====== Data for review ======

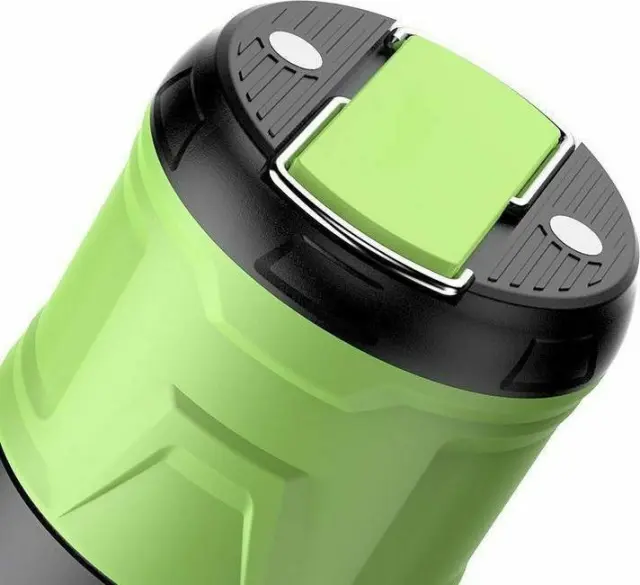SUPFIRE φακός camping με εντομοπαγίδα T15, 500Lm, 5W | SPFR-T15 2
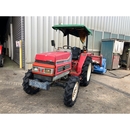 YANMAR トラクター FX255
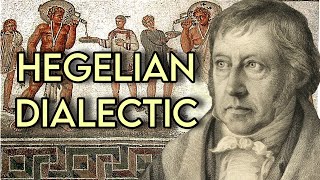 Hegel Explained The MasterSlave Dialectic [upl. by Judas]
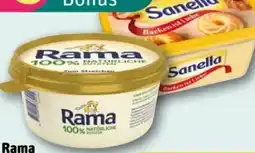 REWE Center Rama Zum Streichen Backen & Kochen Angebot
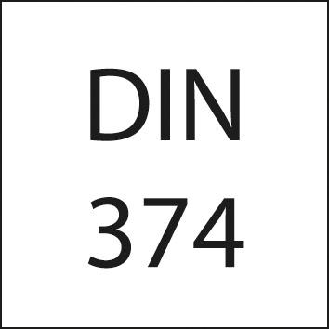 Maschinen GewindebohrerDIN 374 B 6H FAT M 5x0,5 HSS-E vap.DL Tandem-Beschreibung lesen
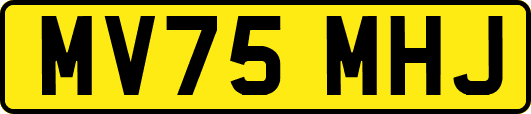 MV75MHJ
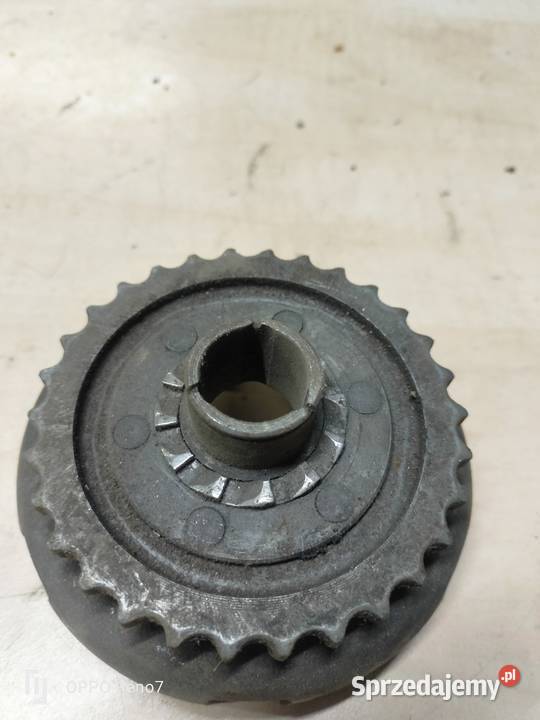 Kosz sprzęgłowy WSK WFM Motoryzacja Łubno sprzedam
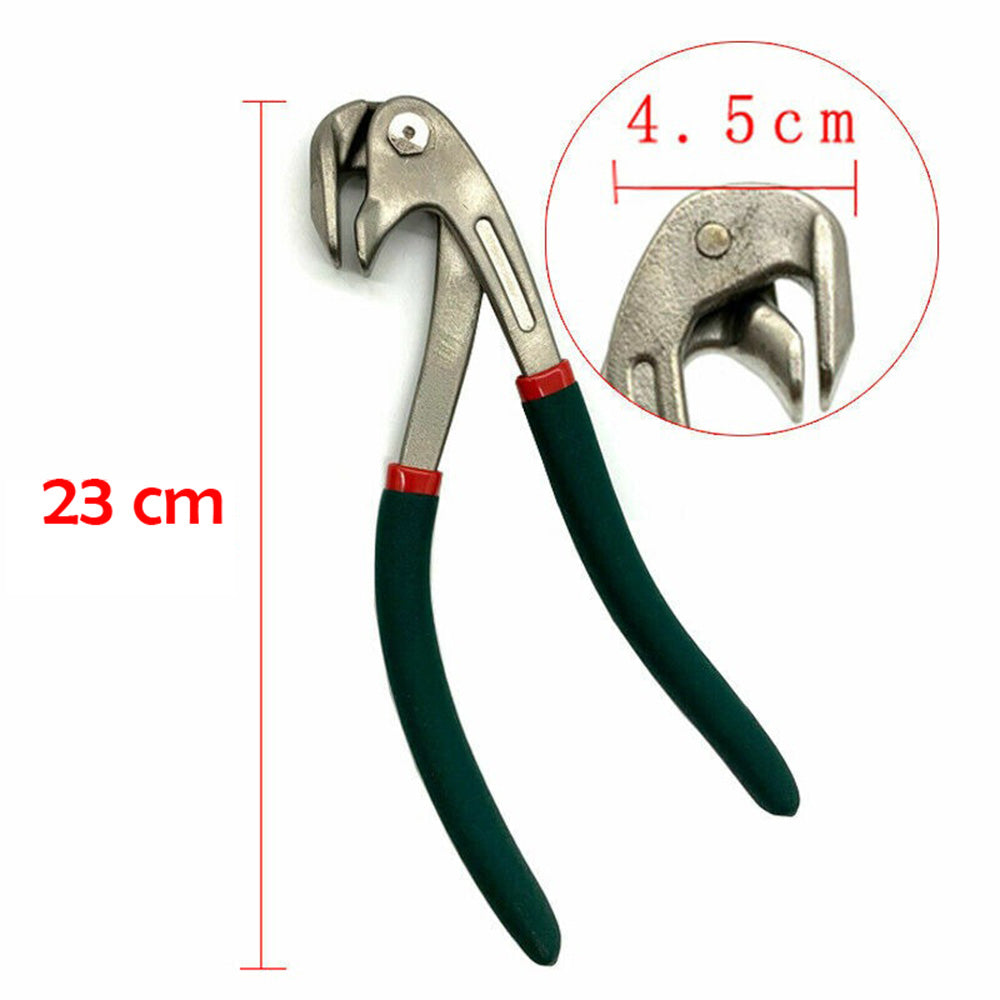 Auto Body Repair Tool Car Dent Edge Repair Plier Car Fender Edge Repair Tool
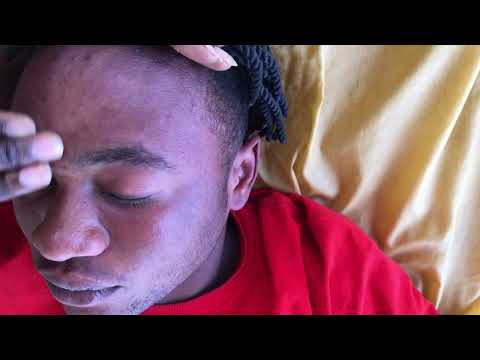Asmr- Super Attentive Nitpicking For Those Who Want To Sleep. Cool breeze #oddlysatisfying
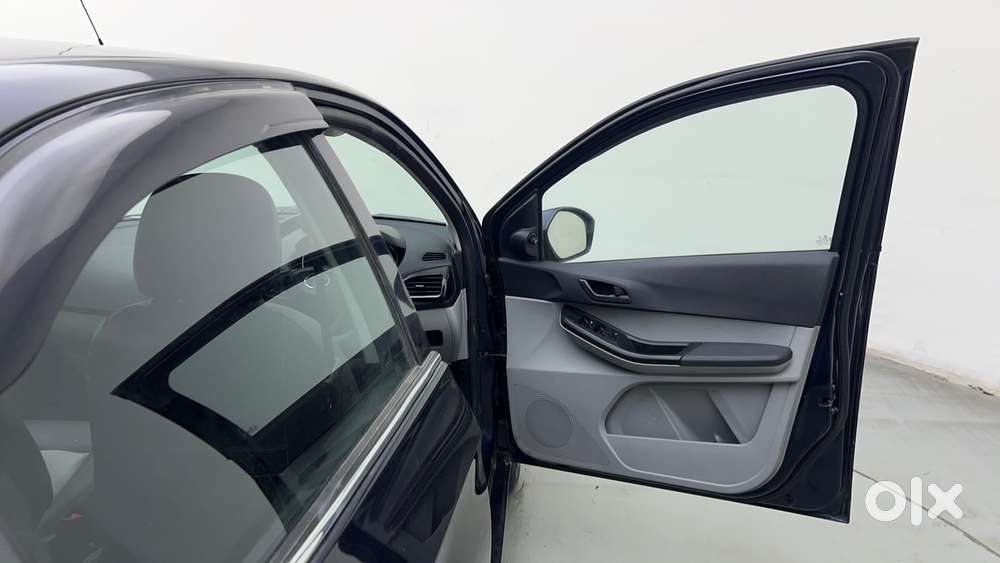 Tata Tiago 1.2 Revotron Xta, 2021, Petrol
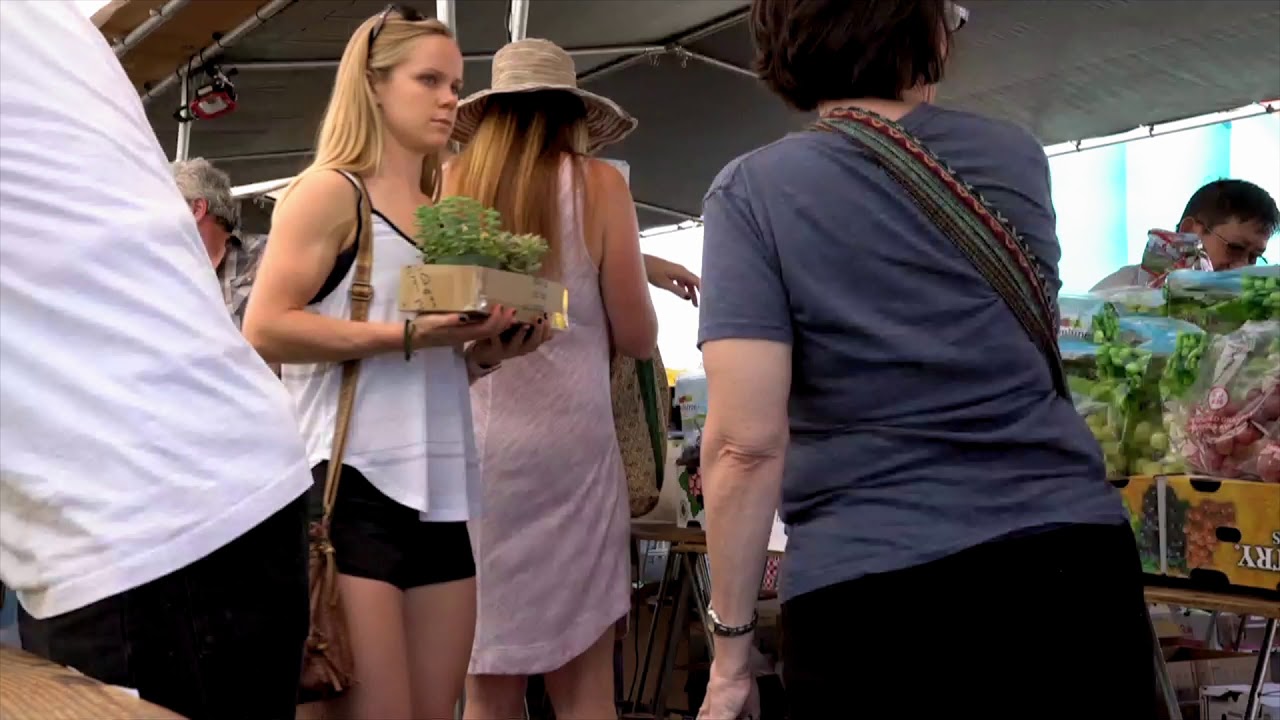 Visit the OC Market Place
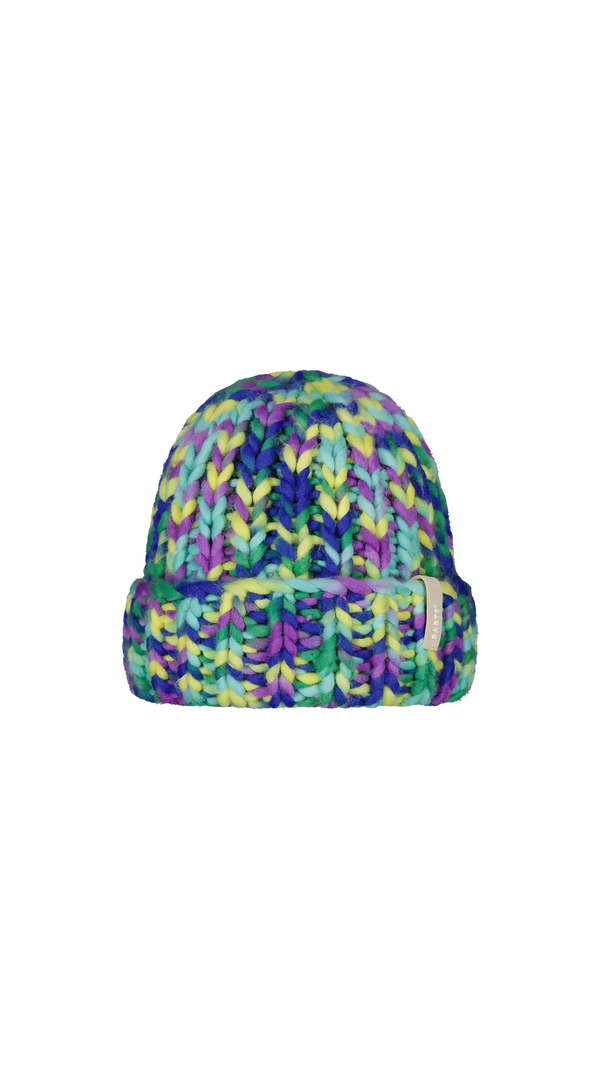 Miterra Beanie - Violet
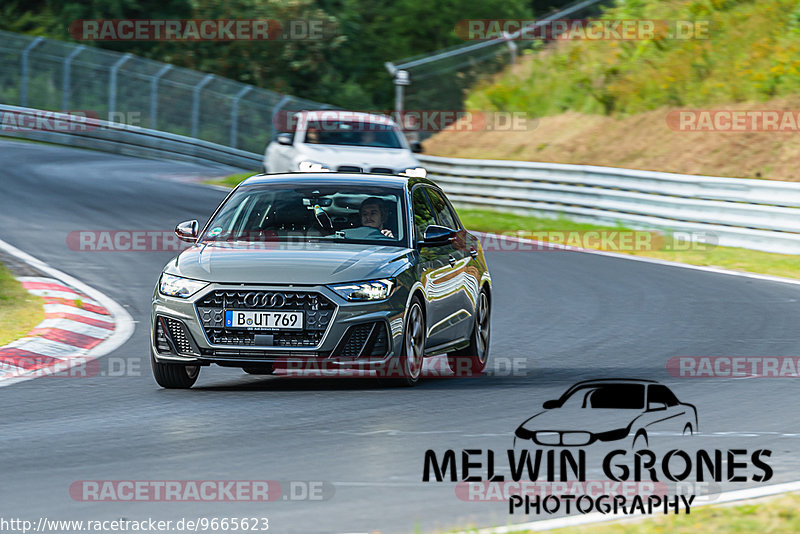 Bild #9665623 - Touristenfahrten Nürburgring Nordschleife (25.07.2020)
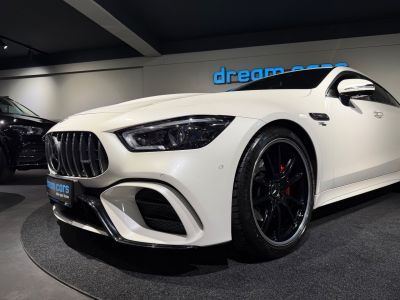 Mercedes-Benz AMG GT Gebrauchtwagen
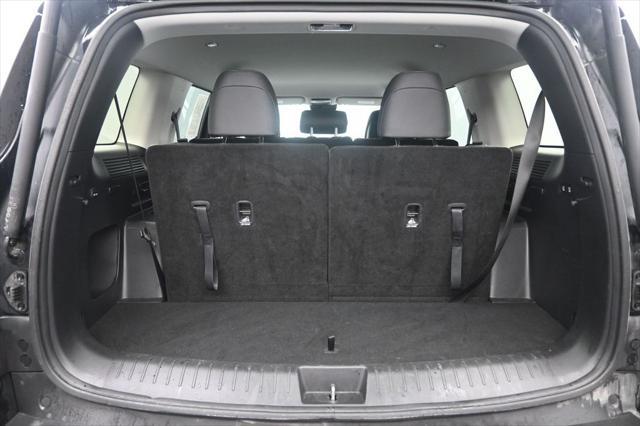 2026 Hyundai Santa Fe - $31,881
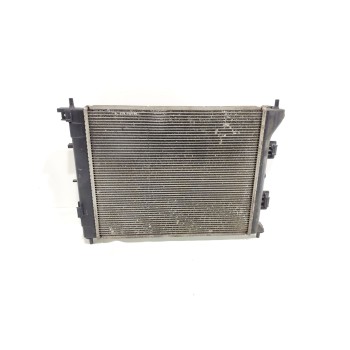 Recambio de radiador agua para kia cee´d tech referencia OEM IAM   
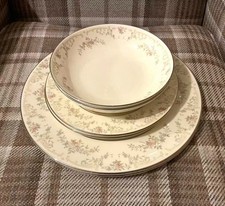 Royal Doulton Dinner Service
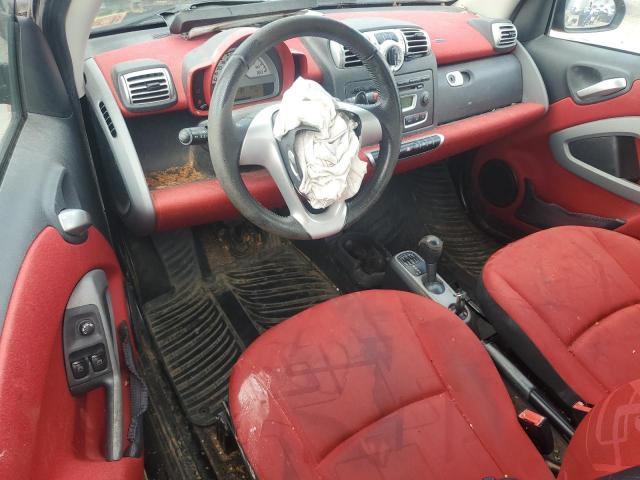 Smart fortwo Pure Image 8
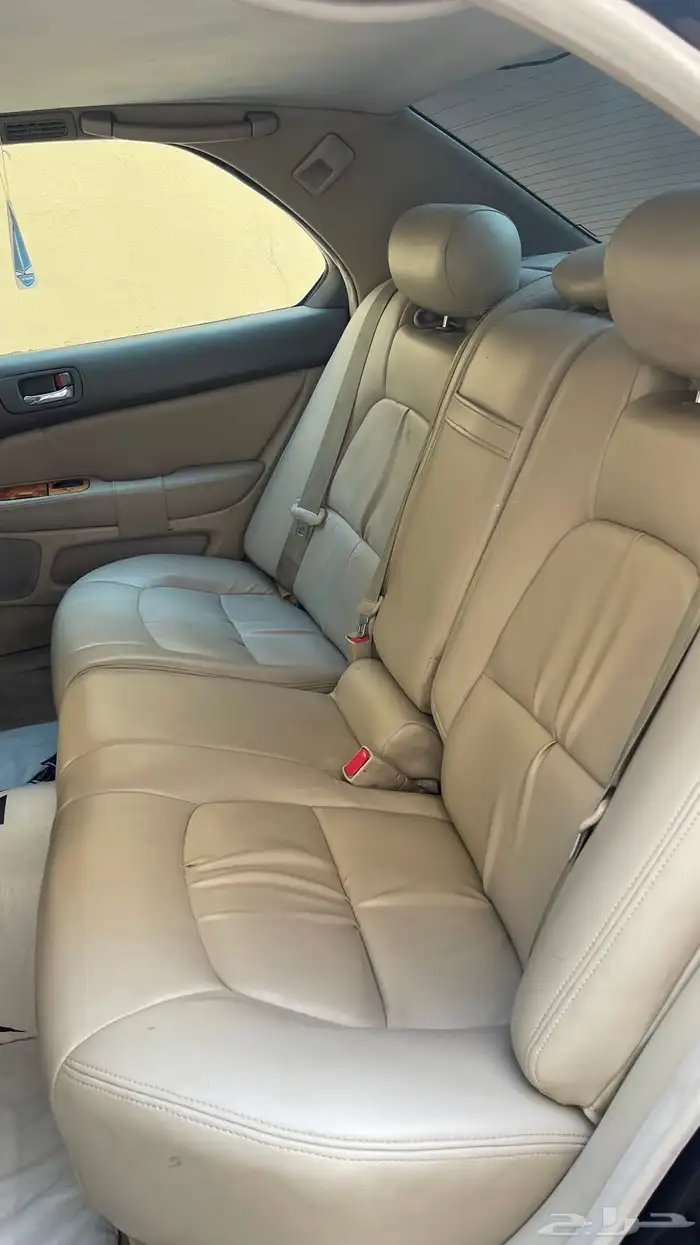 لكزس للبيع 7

======

▸ **Work item**:
Starting at the beginning of the data and stopping after the line that contains "Royal Doulton Dinner Service", write those lines out again with "Repair" replaced by "Restoration" and everything else unchanged. Leave out the pictures.

▸ **Answer for the task**:
SUPFIRE φακός camping με εντομοπαγίδα T15, 500Lm, 5W | SPFR-T15 2
 YANMAR トラクター FX255
 Hegel Explained The MasterSlave Dialectic [upl. by Judas]
 REWE Center Rama Zum Streichen Backen & Kochen Angebot
 Maschinen GewindebohrerDIN 374 B 6H FAT M 5x0,5 HSS-E vap.DL Tandem-Beschreibung lesen
 MV75MHJ
 Kosz sprzęgłowy WSK WFM Motoryzacja Łubno sprzedam
 Auto Body Restoration Tool Car Dent Edge Restoration Plier Car Fender Edge Restoration Tool
Asmr- Super Attentive Nitpicking For Those Who Want To Sleep. Cool breeze #oddlysatisfying
 Tata Tiago 1.2 Revotron Xta, 2021, Petrol
 Visit the OC Market Place
 Miterra Beanie - Violet
 Bild #9665623 - Touristenfahrten Nürburgring Nordschleife (25.07.2020)
 Mercedes-Benz AMG GT Gebrauchtwagen
 2026 Hyundai Santa Fe - $31,881
 Recambio de radiador agua para kia cee´d tech referencia OEM IAM   
 Royal Doulton Dinner Service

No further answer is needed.